畑がジャングル化
相変わらず、僕は畑仕事に精を出し、近所の人たちの手伝いなどをして暮らしていた。
けれども、6月後半から1ヶ月ほど梅雨の時期に突入し、その畑仕事もサボる日が続いた。
梅雨といっても、毎日、ザーザーの雨が降り続くわけではなく、ドンヨリとした曇りの日や、小雨の日も多かった。
最初は、よほどの大雨が降っている時以外は、畑に出て雑草をこまめに抜いたりしていたのだが、1日大雨で休んで以来、ちょっとした雨が降っているだけでサボりがちになってしまった。
*
そうして、7月も終わりが近づき、気象庁から梅雨明け宣言がなされて、ひさしぶりに自分の畑に向った僕は驚いて腰を抜かしそうになってしまった。
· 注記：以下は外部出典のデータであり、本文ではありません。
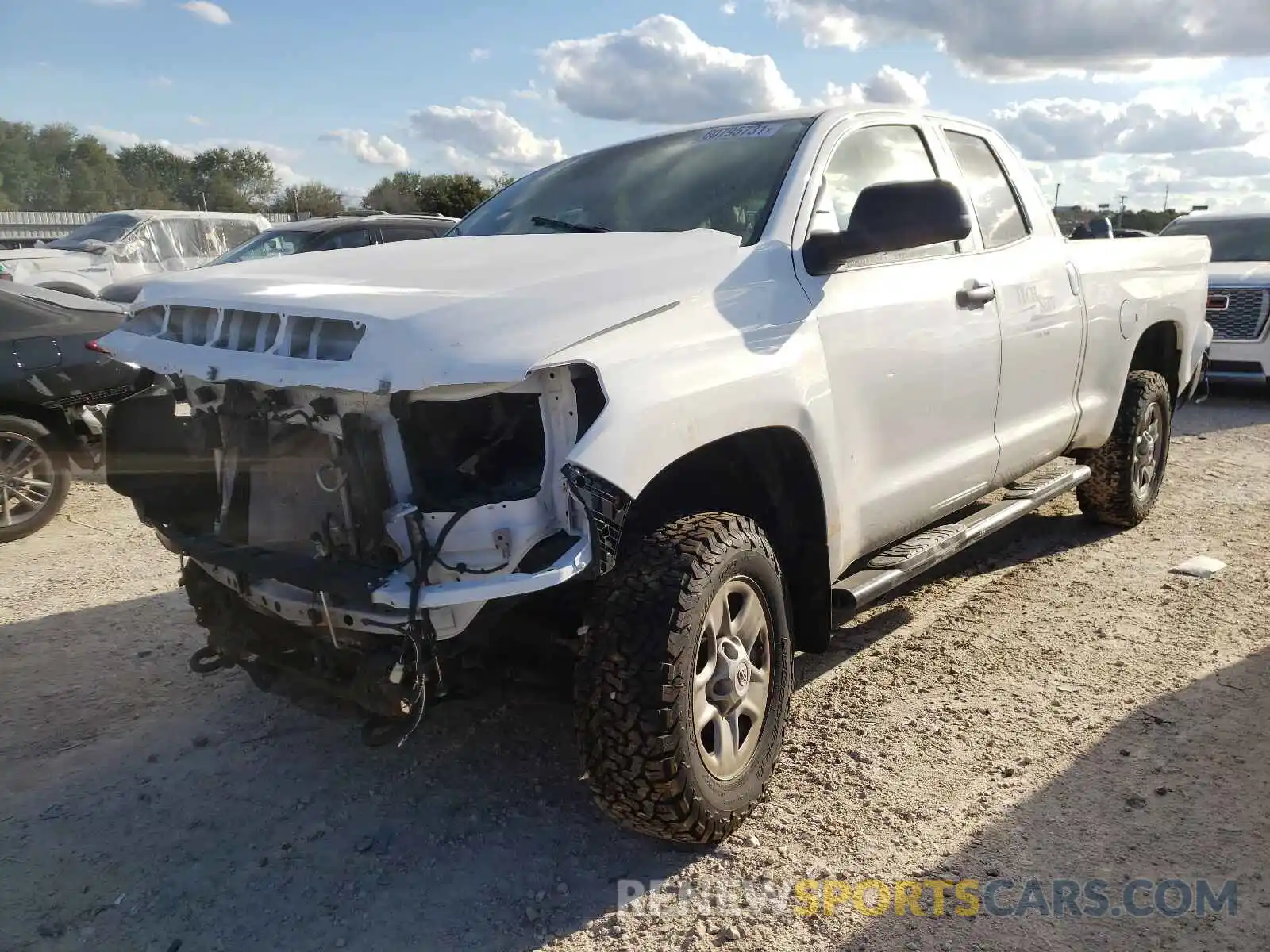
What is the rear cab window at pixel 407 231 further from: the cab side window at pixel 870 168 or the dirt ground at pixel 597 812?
the cab side window at pixel 870 168

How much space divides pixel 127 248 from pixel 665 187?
11.4m

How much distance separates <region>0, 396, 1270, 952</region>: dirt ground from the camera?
269cm

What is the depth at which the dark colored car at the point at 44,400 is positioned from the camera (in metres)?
6.14

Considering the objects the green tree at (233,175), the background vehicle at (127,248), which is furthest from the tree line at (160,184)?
the background vehicle at (127,248)

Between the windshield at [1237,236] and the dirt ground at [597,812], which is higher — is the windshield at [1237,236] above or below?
above

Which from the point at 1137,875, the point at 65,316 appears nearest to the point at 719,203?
the point at 1137,875

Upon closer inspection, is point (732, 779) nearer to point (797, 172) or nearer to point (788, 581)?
point (788, 581)

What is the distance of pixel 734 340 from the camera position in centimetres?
297

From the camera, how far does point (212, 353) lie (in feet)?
9.27

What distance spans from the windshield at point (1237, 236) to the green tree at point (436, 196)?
2360cm

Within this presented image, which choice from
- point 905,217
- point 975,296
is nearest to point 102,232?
point 975,296

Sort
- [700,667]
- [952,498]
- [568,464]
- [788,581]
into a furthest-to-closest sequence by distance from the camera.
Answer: [952,498] → [788,581] → [700,667] → [568,464]

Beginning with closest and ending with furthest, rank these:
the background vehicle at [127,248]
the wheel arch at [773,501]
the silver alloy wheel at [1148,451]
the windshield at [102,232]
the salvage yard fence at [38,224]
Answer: the wheel arch at [773,501]
the silver alloy wheel at [1148,451]
the background vehicle at [127,248]
the windshield at [102,232]
the salvage yard fence at [38,224]

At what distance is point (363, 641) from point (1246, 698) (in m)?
3.21
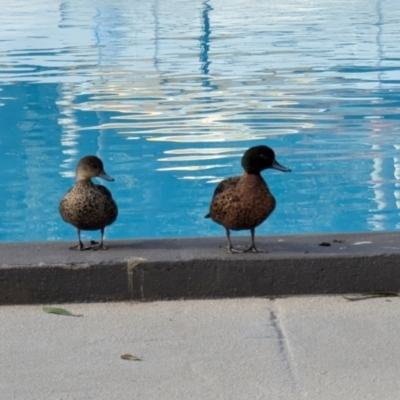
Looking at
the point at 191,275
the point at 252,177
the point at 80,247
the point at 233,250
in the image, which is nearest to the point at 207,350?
the point at 191,275

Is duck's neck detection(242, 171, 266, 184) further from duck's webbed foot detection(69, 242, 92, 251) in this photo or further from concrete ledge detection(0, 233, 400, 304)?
duck's webbed foot detection(69, 242, 92, 251)

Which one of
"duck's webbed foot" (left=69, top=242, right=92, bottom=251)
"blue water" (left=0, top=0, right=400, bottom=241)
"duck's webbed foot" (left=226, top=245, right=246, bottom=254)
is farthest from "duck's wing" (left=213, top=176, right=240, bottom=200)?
"blue water" (left=0, top=0, right=400, bottom=241)

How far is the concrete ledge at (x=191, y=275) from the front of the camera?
15.7ft

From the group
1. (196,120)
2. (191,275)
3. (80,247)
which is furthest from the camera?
(196,120)

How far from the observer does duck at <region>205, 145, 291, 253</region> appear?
16.1 feet

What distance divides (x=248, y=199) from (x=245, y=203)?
0.02 m

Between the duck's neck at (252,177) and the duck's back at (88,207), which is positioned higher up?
the duck's neck at (252,177)

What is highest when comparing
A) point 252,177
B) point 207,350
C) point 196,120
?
point 252,177

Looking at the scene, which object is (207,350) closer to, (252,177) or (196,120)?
(252,177)

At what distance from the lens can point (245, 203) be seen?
4.90 m

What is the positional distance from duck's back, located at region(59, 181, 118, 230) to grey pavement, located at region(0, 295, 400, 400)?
0.44m

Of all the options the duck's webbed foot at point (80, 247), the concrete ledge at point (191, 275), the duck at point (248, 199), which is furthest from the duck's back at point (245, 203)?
the duck's webbed foot at point (80, 247)

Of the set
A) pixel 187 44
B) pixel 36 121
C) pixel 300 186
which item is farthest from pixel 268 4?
pixel 300 186

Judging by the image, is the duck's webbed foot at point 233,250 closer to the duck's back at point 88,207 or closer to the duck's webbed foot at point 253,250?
the duck's webbed foot at point 253,250
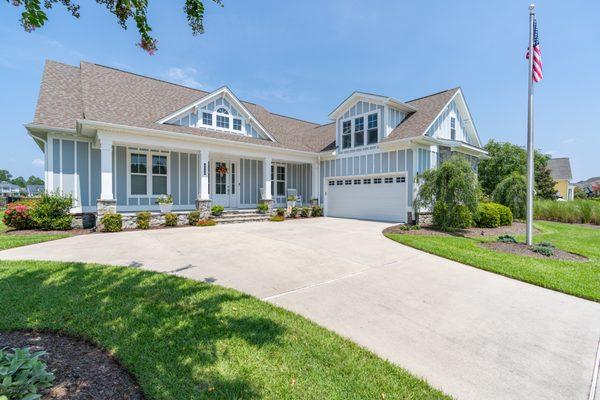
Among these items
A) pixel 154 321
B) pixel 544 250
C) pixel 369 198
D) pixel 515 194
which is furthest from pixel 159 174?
pixel 515 194

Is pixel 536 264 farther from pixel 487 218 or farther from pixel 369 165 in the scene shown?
pixel 369 165

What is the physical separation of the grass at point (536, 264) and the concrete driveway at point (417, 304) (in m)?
0.37

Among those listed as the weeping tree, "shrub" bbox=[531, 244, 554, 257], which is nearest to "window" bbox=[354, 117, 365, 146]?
the weeping tree

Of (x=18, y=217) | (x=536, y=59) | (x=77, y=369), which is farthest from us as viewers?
(x=18, y=217)

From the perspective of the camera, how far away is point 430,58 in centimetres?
1273

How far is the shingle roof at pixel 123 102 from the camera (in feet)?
36.6

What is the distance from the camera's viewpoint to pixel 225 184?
1531 centimetres

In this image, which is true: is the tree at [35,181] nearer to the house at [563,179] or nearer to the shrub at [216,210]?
the shrub at [216,210]

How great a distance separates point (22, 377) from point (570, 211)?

まるで、畑がジャングルのようになってしまっていたのだった。
「な、なんだこりゃ…」
あ然として、その場に立ち尽くす僕。
畑がジャングル化してしまったのには、理由がふたつある。
1つは、カボチャのせいだった。しばらく前に植えたカボチャのツルが、伸びに伸びまくって地面をおおいつくし、他の畑まで浸食してしまっている。
ま、こちらは仕方がない。むしろ、「元気に育ってくれた」と喜ぶべきだろう。
問題は、もう1つの方。
油断している間に、雑草が大きく成長してしまっていたのだった。1ヶ月くらい前までは、ほんの小さな草がアチコチに生えていただけだったのに、今やそれらの雑草は信じられないくらいの高さまで伸びてしまっている。僕の腰くらいまでの高さになっているモノも数多くあった。
「植物の成長って、思っていた以上に凄まじいものなんだな…」
そうつぶやくと、僕は軍手を手にはめて、1本ずつ丁寧の手で雑草を抜く作業にかかった。
雑草は畑中に繁殖しており、抜いても抜いてもキリがない。
泣きそうになりながら作業を続けていく。
「でも、仕方がないよな。油断してサボってしまった僕が悪いんだもの…」
自分で自分にそういい聞かせながら、黙々と退屈な作業を続けていく僕。
結局、2~3時間も草抜きを続け、その日はそれで諦めてしまった。
「このペースだと、自分の畑だけでも5日はかかるな。その上、近所の人たちの畑作業も手伝うとなると、完全に終わらせるのに何日かかるかわかったものじゃない…」
雑草は、抜いても抜いても新しいのが生えてくる。大きく成長した草から順番に抜いていると、小さかった草もいつの間にか大きくなってしまっている。
しかも、野菜を傷つけないように不必要な草だけ抜くという作業は、結構気を使う。腰をかがめて作業を続けるので、腰も痛くなってしまう。
「こんなコトになるなら、少々の雨が降っていても、サボらずやっておけばよかったな…」と、反省する。
こうして、僕は「雑草が大きく成長してしまう前に、なるべく小さい内に抜いてしまう。その方が、結果的には楽なのだ」というコトを覚えたのだった。